The Calderon quotations that feature in my preceding two posts come from a letter George wrote to Kittie today, 11 October 1914, which was a Sunday. This was now the pattern: every few days he would write her a long letter (the next one was over 2500 words) that filled in events up to that date, i.e. joined up with the previous letter. He wrote with a sharp blue indelible pencil that would survive the elements. These letters are detailed about his own experiences, but understandably contain few references to the ‘big picture’ of the Battle of Ypres that was gathering around him. Clearly he intended to use them as he had his letters sent home from Tahiti in 1906 — to write a book one day.

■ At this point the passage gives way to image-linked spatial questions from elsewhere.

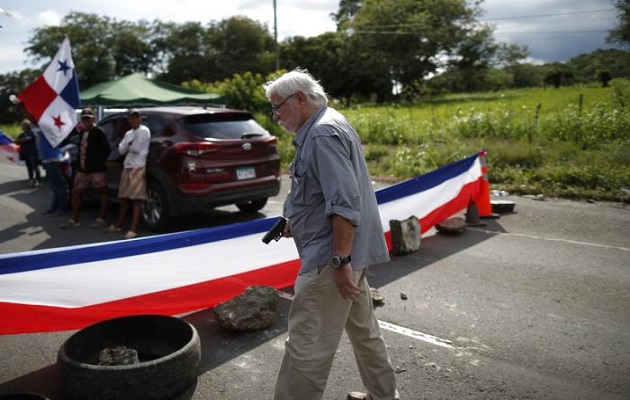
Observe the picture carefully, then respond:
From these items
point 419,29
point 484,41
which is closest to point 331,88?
point 419,29

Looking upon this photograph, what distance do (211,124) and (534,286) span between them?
514 centimetres

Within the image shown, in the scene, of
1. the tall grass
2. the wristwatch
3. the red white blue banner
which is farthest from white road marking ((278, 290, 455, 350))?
the tall grass

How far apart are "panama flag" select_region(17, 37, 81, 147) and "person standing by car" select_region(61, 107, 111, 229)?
0.91 meters

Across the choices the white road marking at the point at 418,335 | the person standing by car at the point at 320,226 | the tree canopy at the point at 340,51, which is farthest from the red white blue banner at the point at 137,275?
the tree canopy at the point at 340,51

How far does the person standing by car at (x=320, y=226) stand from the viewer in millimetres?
2307

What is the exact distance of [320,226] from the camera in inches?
96.0

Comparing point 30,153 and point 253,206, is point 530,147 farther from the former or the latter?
point 30,153

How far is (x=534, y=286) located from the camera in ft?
16.3

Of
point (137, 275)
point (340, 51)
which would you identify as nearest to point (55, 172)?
point (137, 275)

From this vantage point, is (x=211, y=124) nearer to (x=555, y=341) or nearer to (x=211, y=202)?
(x=211, y=202)

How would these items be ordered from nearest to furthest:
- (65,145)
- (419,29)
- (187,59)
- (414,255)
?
(414,255) < (65,145) < (419,29) < (187,59)

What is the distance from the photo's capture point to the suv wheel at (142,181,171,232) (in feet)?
24.8

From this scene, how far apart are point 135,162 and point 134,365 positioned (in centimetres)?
509

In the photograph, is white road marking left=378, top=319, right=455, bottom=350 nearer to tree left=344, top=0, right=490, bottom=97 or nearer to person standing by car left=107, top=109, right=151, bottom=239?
person standing by car left=107, top=109, right=151, bottom=239
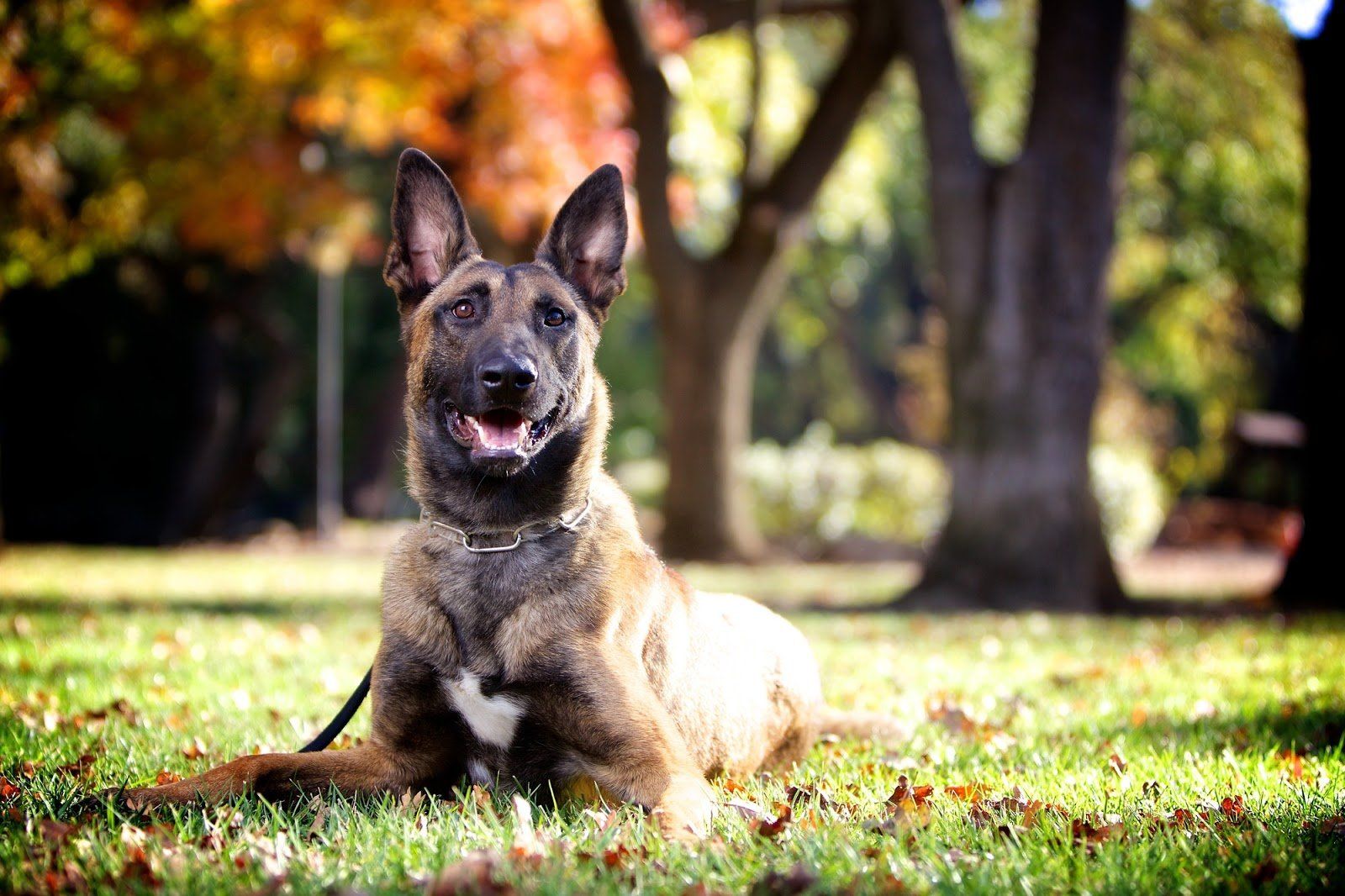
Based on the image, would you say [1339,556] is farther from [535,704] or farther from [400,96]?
[400,96]

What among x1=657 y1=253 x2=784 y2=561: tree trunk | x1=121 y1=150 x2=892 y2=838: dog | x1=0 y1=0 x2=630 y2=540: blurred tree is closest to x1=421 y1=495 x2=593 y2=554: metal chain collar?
x1=121 y1=150 x2=892 y2=838: dog

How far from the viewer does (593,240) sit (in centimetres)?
441

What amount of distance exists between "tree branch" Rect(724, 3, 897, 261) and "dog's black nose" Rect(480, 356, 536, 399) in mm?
10710

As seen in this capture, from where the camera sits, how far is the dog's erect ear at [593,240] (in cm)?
431

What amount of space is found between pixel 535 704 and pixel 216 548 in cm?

The châtelaine up all night, and this morning at 6 a long table set for breakfast with excellent coffee & bread & jam. […] We are having an easy morning, still with no orders.

They eventually received orders to move off at noon, but remained saddled up until four, then unsaddled and stayed a further night at this billet.  There was great uncertainty about the Germans’ movements. In fact their Fourth Army, under Duke Albrecht of Württemberg, was streaming westwards to take the Belgian Channel ports, and units of Prince Rupprecht’s Sixth Army were heading for Ypres from the south.

Meanwhile, followers of the blog may be interested to hear that I have received from the General Register Office birth and death certificates for Edwin Anthony Calderon (see ‘A Lacuna’, 27 September). This was the only child surnamed Calderon and born in Britain between 1897 and 1915 who might have shed some light on George’s much older brother Henry. Had Henry gone off on his own, married someone socially inferior, or even not married her, had a son by her, and become the black sheep of the Calderon family?

Er…we still can’t be certain. The mother of Edwin Anthony Calderon is recorded as ‘Saba Calderon, formerly Vecerro’. She would hardly have given ‘Calderon’ as her surname if she was not married to someone called Calderon. Her Christian name and maiden name suggest she was Spanish. Does this suggest that her husband was also Spanish? As I have stressed before, George’s family were thoroughly assimilated and considered English by themselves and everyone who knew them. But Calderon is a common Spanish name, so Mrs Saba Calderon’s husband could well have been a Spaniard.

However, not only was Saba Calderon’s son registered as ‘Edwin Anthony’, that is given as his father’s name too! This is perhaps not that odd, but it seems unusual if the father was Spanish. Enigmatic? When a biographer is trying to finish his last chapter, he needs this kind of distraction like the proverbial bullet. But I think we must establish who Edwin Anthony senior was, by finding his own birth and death particulars… Sadly, his son died of pneumonia aged seventeen months.